# [STATED EXERCISE 1]
Return, word for word, the part of the notes on Ecclesiastes that opens with the words containing "a.                   It contains" and closes with "sense of life.".
# [STATED EXERCISE 2]
From the notes on Ecclesiastes, list every phrase beginning with "nothing" in the description of the world the writer has seen.

# [PASSAGE TO READ]
2.                  Why?  Ecclesiastes isn’t most people’s favorite, and in some ways it’s an odd book.

a.                   It contains the reflections of a fellow who has had his heart set on finding out what man gains by all his toil (1:2; 3:9; 5:16).  He is trying to “figure things out.”  He wants to be able to make sense of life.

b.                  But the opening verses of the book let us in on what he has seen: a world which is an endless cycle of repetition where generations come and go, but in which nothing changes, nothing is really accomplished, nothing satisfies, nothing is new, and nothing matters because neither people nor things are remembered long.

c.                   The most famous words of the book tell us how things look to him: “Vanity of vanities!  All is vanity.”  Everything is “vapor,” useless, utterly meaningless!  We are engaged in “a chasing after wind” (1:2, 14).


3.                  That is why!  Ecclesiastes is Lesson One because we won’t sense our real need for God until we can see what this man saw.

a.                   As Kreeft puts it, “In this book God reveals to us exactly what life is when God does not reveal to us what life is.” (23)

b.                  Some have pointed out that it “represents a brilliant, artful argument for the way one would look at life – if God did not play a direct, intervening role in life and if there were no life after death” and that in that way it is “a reverse apologetic.”  (Fee and Stuart, How to Read the Bible for All Its Worth, 193).

# [DATASET ROWS]
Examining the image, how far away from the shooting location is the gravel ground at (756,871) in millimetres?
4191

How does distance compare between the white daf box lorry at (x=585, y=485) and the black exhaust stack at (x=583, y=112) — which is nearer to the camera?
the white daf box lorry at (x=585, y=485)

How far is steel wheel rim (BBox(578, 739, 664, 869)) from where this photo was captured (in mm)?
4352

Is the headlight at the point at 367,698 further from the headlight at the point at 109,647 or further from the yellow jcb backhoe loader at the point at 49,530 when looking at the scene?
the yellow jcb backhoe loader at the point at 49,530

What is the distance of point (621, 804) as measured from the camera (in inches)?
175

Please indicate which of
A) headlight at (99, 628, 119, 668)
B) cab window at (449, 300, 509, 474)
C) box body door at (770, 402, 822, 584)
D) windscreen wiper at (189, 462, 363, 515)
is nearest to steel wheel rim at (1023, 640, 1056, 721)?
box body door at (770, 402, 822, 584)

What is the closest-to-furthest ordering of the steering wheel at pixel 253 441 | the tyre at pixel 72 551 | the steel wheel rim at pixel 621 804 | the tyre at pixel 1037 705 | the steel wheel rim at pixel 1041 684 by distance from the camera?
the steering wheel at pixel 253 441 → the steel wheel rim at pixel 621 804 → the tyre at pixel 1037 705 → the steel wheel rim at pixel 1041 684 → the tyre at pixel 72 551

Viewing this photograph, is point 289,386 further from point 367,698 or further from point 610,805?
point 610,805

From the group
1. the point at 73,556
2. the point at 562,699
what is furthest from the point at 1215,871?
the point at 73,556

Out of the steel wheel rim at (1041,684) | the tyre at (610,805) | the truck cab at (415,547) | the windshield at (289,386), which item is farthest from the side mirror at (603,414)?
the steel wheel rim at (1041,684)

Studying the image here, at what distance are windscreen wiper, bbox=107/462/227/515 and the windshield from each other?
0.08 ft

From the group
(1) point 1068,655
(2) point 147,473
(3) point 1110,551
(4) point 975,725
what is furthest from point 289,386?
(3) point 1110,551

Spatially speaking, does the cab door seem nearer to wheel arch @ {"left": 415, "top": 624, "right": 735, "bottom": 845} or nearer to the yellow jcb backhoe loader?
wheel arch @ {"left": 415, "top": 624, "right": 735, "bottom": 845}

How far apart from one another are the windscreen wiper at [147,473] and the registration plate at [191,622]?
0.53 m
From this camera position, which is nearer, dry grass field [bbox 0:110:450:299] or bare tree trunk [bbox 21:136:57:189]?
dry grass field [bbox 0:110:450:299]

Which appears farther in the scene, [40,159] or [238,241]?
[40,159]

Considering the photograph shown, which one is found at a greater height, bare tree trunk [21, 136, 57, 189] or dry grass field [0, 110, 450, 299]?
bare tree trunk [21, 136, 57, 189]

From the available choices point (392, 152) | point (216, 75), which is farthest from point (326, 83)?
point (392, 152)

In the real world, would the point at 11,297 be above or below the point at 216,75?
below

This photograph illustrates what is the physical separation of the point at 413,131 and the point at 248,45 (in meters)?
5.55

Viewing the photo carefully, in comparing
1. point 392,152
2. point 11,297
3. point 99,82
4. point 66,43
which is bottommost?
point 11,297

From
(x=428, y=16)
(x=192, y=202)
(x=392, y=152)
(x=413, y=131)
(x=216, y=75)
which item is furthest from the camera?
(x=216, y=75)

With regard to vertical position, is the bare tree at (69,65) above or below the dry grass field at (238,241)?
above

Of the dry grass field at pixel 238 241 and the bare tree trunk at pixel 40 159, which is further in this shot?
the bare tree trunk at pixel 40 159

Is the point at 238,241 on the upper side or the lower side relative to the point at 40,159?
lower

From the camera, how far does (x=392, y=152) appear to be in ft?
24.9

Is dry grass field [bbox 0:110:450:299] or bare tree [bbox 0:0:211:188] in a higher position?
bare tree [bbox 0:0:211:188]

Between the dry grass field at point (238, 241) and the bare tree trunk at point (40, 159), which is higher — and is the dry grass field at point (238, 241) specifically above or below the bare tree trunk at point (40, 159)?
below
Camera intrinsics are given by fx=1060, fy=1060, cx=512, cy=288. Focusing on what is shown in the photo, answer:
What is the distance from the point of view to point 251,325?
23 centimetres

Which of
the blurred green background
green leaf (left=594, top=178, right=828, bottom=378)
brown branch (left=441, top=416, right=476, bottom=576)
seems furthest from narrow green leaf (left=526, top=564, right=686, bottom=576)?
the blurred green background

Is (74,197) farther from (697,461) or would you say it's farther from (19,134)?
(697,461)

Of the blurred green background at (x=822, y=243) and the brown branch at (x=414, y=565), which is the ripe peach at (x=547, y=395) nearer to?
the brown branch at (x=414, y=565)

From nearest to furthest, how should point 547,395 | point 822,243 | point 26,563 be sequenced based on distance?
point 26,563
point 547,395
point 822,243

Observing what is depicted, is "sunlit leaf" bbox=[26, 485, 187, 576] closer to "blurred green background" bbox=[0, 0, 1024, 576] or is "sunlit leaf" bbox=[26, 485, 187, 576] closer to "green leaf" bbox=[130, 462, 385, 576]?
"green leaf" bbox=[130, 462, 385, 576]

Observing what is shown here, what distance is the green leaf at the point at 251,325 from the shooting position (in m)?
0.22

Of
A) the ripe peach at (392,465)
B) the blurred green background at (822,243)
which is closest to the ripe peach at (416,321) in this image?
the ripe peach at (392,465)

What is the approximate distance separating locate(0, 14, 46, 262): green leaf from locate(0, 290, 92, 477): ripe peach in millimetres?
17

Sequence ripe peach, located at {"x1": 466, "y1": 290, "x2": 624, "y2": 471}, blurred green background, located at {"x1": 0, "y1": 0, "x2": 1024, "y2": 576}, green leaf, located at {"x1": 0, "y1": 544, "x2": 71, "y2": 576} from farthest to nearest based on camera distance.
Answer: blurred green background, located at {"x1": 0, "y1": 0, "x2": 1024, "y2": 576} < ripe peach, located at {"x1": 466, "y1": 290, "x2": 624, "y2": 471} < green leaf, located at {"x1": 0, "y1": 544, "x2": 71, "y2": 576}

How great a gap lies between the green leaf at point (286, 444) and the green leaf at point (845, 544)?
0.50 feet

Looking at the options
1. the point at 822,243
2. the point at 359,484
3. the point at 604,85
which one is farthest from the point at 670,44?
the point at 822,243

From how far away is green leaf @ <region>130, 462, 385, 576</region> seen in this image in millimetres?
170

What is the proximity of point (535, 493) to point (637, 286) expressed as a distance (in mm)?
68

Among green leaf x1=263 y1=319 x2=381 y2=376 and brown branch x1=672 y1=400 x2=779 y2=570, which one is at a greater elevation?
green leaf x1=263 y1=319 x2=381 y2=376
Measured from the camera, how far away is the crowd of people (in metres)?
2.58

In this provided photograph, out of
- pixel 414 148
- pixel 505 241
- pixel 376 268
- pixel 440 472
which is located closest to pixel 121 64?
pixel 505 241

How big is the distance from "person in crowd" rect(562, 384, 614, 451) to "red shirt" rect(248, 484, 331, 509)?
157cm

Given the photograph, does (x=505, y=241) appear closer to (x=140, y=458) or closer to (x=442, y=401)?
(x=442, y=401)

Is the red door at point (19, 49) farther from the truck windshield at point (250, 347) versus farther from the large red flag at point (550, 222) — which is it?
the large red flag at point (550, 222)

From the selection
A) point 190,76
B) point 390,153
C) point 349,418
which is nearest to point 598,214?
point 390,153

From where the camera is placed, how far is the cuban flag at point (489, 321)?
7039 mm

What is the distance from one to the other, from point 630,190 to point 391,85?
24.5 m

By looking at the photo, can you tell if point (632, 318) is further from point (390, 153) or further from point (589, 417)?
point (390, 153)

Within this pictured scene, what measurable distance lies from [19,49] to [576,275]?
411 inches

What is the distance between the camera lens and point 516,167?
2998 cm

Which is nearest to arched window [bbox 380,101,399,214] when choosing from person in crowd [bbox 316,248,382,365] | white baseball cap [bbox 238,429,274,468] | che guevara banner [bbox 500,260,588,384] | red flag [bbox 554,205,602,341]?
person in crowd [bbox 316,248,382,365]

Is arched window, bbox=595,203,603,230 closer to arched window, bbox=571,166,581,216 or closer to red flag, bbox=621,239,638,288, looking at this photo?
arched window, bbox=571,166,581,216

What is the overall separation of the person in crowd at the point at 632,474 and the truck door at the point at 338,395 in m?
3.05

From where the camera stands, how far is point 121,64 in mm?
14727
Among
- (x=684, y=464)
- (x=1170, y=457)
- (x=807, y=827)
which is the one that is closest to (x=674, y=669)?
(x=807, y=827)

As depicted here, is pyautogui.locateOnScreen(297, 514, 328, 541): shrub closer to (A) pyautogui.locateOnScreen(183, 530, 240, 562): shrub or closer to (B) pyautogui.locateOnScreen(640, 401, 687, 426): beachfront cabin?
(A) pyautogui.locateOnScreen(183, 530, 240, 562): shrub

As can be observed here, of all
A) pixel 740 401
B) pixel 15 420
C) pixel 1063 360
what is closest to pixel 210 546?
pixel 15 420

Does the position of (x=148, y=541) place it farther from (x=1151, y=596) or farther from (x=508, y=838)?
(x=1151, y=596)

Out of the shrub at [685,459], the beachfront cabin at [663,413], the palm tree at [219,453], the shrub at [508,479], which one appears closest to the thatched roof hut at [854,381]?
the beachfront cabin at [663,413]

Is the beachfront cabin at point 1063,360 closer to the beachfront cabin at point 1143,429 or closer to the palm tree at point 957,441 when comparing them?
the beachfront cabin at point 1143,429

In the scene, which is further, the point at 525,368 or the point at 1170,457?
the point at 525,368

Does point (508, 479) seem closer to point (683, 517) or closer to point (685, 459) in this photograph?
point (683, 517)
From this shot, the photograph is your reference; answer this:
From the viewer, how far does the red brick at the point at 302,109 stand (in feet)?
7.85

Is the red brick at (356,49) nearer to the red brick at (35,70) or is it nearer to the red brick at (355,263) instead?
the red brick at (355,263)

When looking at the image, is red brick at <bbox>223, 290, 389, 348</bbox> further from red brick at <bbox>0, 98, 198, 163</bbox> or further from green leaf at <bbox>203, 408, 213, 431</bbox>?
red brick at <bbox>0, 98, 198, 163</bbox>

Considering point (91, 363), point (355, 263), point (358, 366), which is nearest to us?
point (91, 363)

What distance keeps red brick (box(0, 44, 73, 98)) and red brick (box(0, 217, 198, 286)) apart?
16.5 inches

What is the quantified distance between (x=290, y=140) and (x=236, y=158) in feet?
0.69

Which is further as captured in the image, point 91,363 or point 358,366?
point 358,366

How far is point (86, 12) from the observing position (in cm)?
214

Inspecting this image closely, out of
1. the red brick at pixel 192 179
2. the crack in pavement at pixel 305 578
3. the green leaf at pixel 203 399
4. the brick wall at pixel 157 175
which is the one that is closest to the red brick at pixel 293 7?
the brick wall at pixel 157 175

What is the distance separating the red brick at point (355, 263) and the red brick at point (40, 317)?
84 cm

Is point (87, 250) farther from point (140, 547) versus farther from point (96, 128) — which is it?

# [EXERCISE RESULT 1]
a.                   It contains the reflections of a fellow who has had his heart set on finding out what man gains by all his toil (1:2; 3:9; 5:16).  He is trying to “figure things out.”  He wants to be able to make sense of life.

# [EXERCISE RESULT 2]
nothing changes
nothing is really accomplished
nothing satisfies
nothing is new
nothing matters